Tarefa:
Responda às perguntas seguintes com base no texto sobre a democracia europeia:
1. Que povo, com dezenas de idiomas, é apresentado como tendo um espaço democrático para mais de mil milhões de pessoas?
2. Com que cidade é comparada Bruxelas quando se fala da distância?
3. Qual é a explicação dada para os partidos de esquerda não se entenderem em Portugal?

───── Texto para ler

Quem tem medo da democracia europeia?

A democracia europeia, lá onde a deixam funcionar, não fica a dever a nenhuma das nossas democracias nacionais.

“Ah, e tal, é impossível a democracia europeia funcionar” — diz-se. Ora porque os “europeus são muito diferentes uns dos outros” — como se os americanos dos estados onde há e onde não há pena de morte fossem parecidíssimos entre si. Ora porque “a diversidade de línguas torna impossível a emergência de um demos” — como se os indianos, com dezenas de idiomas, pelo menos quatro grandes religiões e centenas de castas, não tivessem um espaço democrático para mais de mil milhões de pessoas. Ai, porque “Bruxelas é muito longe” — como se Brasília fosse perto de Uraimutã, Roraima ou Anta Gorda, Rio Grande do Sul.

Meus caros, metam isto na cabeça. A democracia europeia não funciona pela mesma razão que, antes de haver geringonça, era “impossível” a esquerda entender-se em Portugal. Lembram-se? Dantes também havia imensas teorias para a esquerda não se entender: eram os traumas do PREC, era “o PS mais à direita da Europa”, era a sociologia de café sobre as bases eleitorais de cada partido, era aquele sucesso dos verões passados, hoje esquecido, “ajudar o PS a cumprir com o Tratado Orçamental é vender a alma por umas negociações no parlamento”. Nada disso, a explicação era mais simples: os partidos de esquerda não se entendiam porque as direções dos partidos não queriam que eles se entendessem. Ponto final. Quando houve pressão sobre as lideranças dos partidos, passaram a ter de querer. Em resumo: o supostamente impossível precisava de muitas teorias. O possível só precisa de prática.

──────────
───── Linhas extraídas

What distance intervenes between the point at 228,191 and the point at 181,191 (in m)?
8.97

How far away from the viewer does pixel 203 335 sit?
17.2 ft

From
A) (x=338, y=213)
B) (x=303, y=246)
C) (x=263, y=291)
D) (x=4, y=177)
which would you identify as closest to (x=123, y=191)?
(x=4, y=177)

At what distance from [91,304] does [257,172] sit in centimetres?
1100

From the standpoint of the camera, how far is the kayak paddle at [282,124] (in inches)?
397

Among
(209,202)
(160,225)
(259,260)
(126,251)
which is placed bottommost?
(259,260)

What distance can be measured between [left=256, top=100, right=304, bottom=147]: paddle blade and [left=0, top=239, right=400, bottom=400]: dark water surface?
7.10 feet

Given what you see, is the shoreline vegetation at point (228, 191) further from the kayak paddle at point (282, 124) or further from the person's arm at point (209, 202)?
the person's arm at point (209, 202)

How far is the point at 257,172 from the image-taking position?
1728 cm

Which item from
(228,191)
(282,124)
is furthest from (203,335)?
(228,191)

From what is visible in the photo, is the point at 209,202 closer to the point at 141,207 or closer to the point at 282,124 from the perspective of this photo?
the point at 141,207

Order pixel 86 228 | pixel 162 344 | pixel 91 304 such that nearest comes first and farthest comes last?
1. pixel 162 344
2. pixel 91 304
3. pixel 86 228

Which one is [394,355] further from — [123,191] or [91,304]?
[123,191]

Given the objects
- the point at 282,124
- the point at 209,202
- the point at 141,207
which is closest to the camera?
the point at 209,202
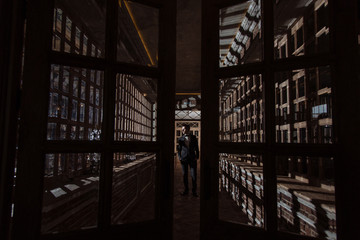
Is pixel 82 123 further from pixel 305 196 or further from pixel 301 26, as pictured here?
pixel 305 196

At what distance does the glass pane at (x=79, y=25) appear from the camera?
1.03m

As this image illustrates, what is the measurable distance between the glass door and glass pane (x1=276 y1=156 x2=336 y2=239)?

──────────

Resposta ao exercício:
1. Os indianos.
2. Com Brasília.
3. As direções dos partidos não queriam que eles se entendessem.